[ 
https://issues.apache.org/jira/browse/OAK-5433?page=com.atlassian.jira.plugin.system.issuetabpanels:comment-tabpanel&focusedCommentId=15837602#comment-15837602
 ] 

Stefan Egli commented on OAK-5433:
----------------------------------

Given the setup of oak where the commits can happen at arbitrary speed but the 
downstream observation part is asynchronous, thus goes via queues, we know 
there is the risk that too quick an input speed overwhelms those queues. So I'm 
in favor of some sort of throttling (flow control) of the commits.

Now the question I think comes down to how exactly do we want this flow control 
to look like. I'd like to suggest the following classification:

# indiscriminate stop-the-world approach: this is what the CommitRateLimiter 
currently provides: being part of the commit (synchronously), it temporarily 
blocks any further commit when the queues are too big. It does this independent 
(indiscriminate) of the action that caused the commit
# qualified stop-the-world approach: this is how I interpret the suggested 
Pacing Service: also being part of the commit (thus synchronously) it 
temporarily blocks any further commit, but does that only when certain action 
(qualified) are the cause of the commit. Once a qualified action is identified 
however, the blocking affects all further commits, ie also those done by 
non-suspicious actions.
# (qualified) stop-the-thread approach: this would be an approach whereby only 
the calling thread is blocked, not the whole commit-subsystem. Ideally the 
blocking would happen similar to the Pacing Service, ie dependent on what type 
of action is doing the commit. But the main difference to 2. is that it has no 
side-effects on other threads.

# EXTRACTED MATERIAL:
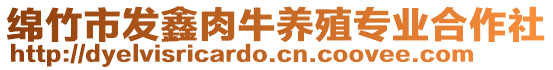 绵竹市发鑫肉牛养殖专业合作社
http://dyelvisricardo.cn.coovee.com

==

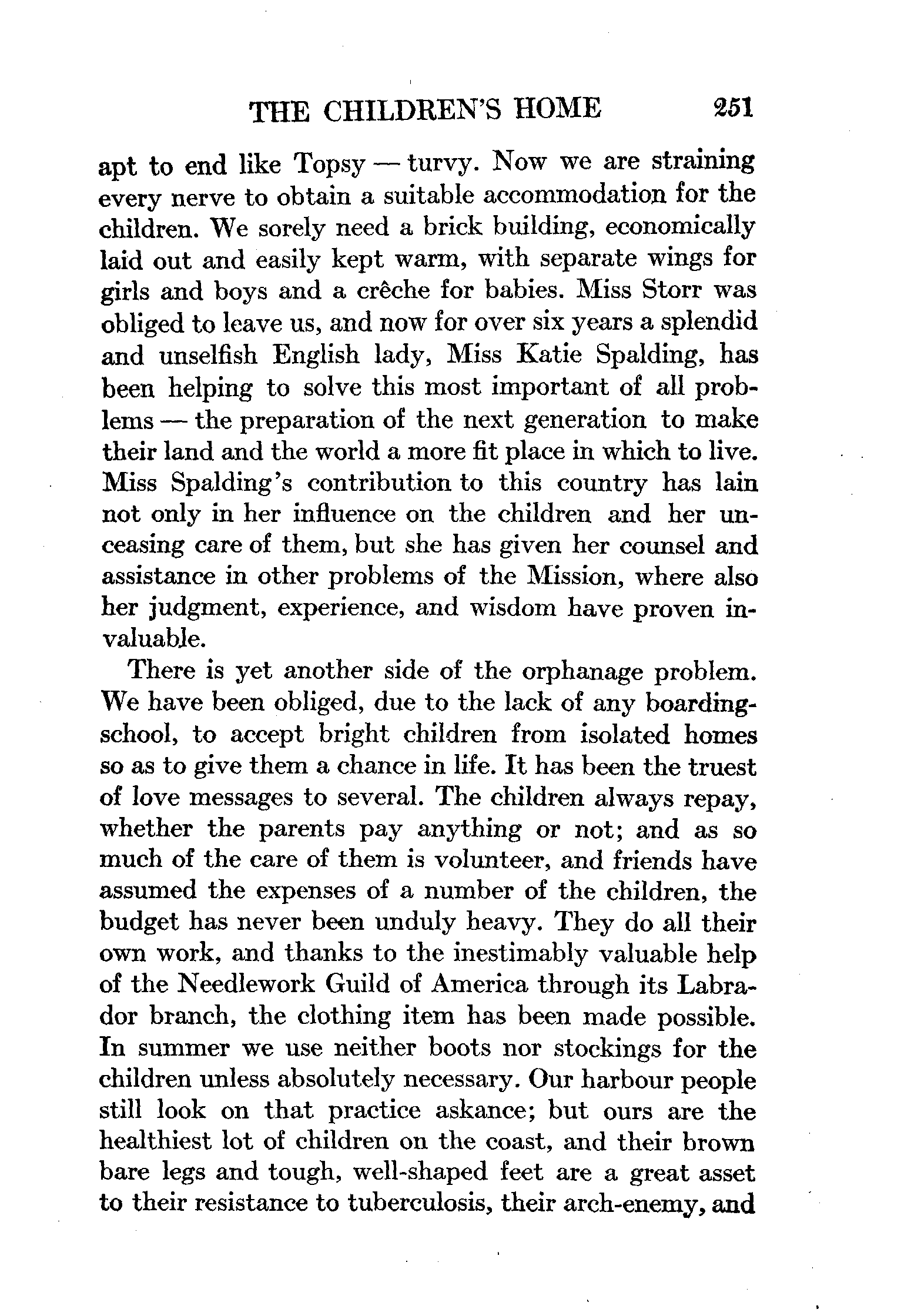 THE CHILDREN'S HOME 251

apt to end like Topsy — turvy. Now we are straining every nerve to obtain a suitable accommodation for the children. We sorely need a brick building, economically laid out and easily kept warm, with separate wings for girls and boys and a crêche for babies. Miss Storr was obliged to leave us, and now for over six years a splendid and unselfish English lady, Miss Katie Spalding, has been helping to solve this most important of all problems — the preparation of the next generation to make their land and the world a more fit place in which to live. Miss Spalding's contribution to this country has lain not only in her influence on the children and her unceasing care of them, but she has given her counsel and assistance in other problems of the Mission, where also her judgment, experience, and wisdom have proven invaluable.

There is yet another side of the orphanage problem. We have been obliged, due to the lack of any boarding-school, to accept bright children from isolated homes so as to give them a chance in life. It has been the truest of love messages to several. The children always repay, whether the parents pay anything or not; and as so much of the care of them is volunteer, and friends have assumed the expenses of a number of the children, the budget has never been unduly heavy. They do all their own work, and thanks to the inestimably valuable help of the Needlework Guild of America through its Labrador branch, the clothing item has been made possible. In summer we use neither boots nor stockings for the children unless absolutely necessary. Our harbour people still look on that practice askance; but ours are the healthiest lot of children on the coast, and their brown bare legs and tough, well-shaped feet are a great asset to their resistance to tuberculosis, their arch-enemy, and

# TASKS:
(A) In the comment on commit throttling, what does the CommitRateLimiter do when the queues are too big?
(B) Pick up the comment on commit throttling after its final sentence and keep writing in the same voice.

# RESULTS FOR THE EXERCISE:
(A) It temporarily blocks any further commit, regardless of the action that caused the commit.

(B)
# prevent-the-start-of-an-action approach: going further than 3. could be that 
we would not even start an action (eg a job) if queues are too long, thus not 
even having the need to delay (waste) a thread in the first place. This I think 
would work fine for eg Sling Jobs, but might not be trivial/possible for HTTP 
uploads for example.

I guess what I'm trying to say is that perhaps the stop-the-world approach of 1 
and 2 are quite intrusive and should maybe only be used as a fallback if all 
other attemps to throttle fail. Meaning that perhaps we should rather try to 
aim for 3 and/or 4 than 2 - and that those might behave more deterministic than 
stop-the-world.

Implementation-wise we might still implement 3 as part of oak eg on the JCR 
session level (and 4 perhaps via a utility method eg getObservationLength).

Whatever we decide upon I'd say the flow control strategy should become 
configureable in one place indeed.

> System Pacing Service
> ---------------------
>
>                 Key: OAK-5433
>                 URL: https://issues.apache.org/jira/browse/OAK-5433
>             Project: Jackrabbit Oak
>          Issue Type: New Feature
>          Components: core
>            Reporter: Stefan Eissing
>         Attachments: ing-6k-t500-7500-6-wflauncher.png, 
> oak-trunk-pacer-v1.diff, obs-pacing.diff
>
>
> h3. tl;dr
> By adding Pacing, suitable to the application {{oak}} is running in, a system 
> will dynamically adapt the load to its own capabilities. This effectively, in 
> tests, keeps the system stable and responsive under stress.
> h3. The Situation
> During experimental Lab tests on large clusters, it became clear that the a 
> web system based using oak is challenged by fluctuating load in relation to 
> its own capabilities.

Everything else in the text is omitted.